The error log is generated by SAFE_MYSQLD and is redirected as a result of the server standard error output, which contains all messages that the server writes to STDERR. This means that the error log only exists when the server is started by calling Safe_mysqld (in short, this is the preferred method to start the server because, if an error log is present,
S A f E _ mysqld will reboot the server)
Regular and update logs are optional, and you can open the required log type with the--log and--log-update server options.
The general process provides general information about the operation of the server: Who from where to connect, and what queries they have published. The update log also provides query information, but only the query information for the modified database contents. The contents of the update log are SQL statements that can be run by entering them into the MySQL client program. If there is a collapse
When you must go to the backup file, the update log will be useful because you can repeat the update operations that have been done since the crash by entering the update log to the server. This will bring the database back to the state it was in when the crash occurred.
The following is an instance of the result of a short client session that appears in the regular log, which creates a table in the test database, inserts a row into the table, and deletes the table:

The regular log contains the date and time, the server thread ID, the event type, and the columns for the specific event information.
The same session appears in the update log as follows:

For update logs, the extended format of the log is available, even with the--log-long-format option. The extended log provides information about who will publish the query.
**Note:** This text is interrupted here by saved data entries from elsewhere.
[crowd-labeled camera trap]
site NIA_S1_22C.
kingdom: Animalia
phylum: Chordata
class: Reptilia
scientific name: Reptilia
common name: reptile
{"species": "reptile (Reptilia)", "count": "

Of course, this will use more disk space, but if you do not associate the contents of the update log with the connection events in the regular log, you want to know who is doing what, the extended log may be available.
For the session just shown, the extended log produces the following information:

It is a good note to ensure that the log files are secure and are not read by the user arbitrarily. Both the regular and update logs contain sensitive information such as passwords because they contain the text of the query. The following is a log entry that you do not want anyone to be able to read because it displays the password of the root user:

For information on checking to set permissions for data directories, see Chapter 12th. The short instructions for Data Directory security consist of the following commands:
% chmod DataDir
Run this command with the identity of the UNIX user who owns the data directory. Also make sure that the server is running as that user, otherwise this command will not only exclude other users from the data directory (you want), but will also prevent the server from accessing your database (you do not).
Status files appear at the highest level of the data directory, just like the database directory, so you might think about whether the names of those files are confusing or mistaken for database names (for example, when the server is executing the s H O W database statement). The answer is: No. State and log information is stored in a file, and the database is a directory, so the executable program can distinguish them from a simple stat (the server tells them how to differentiate). If you are monitoring the data directory, you can distinguish the state file from the database directory by using LS-L, and check the first character of the schema information to see if it is '-' or ' d ':

You can also simply tell by looking at the name: All status filenames contain a period, but the database directory name has no period (the period is not the legal character of the database name).
For information about log file maintenance and looping techniques, see the contents of chapter 11th.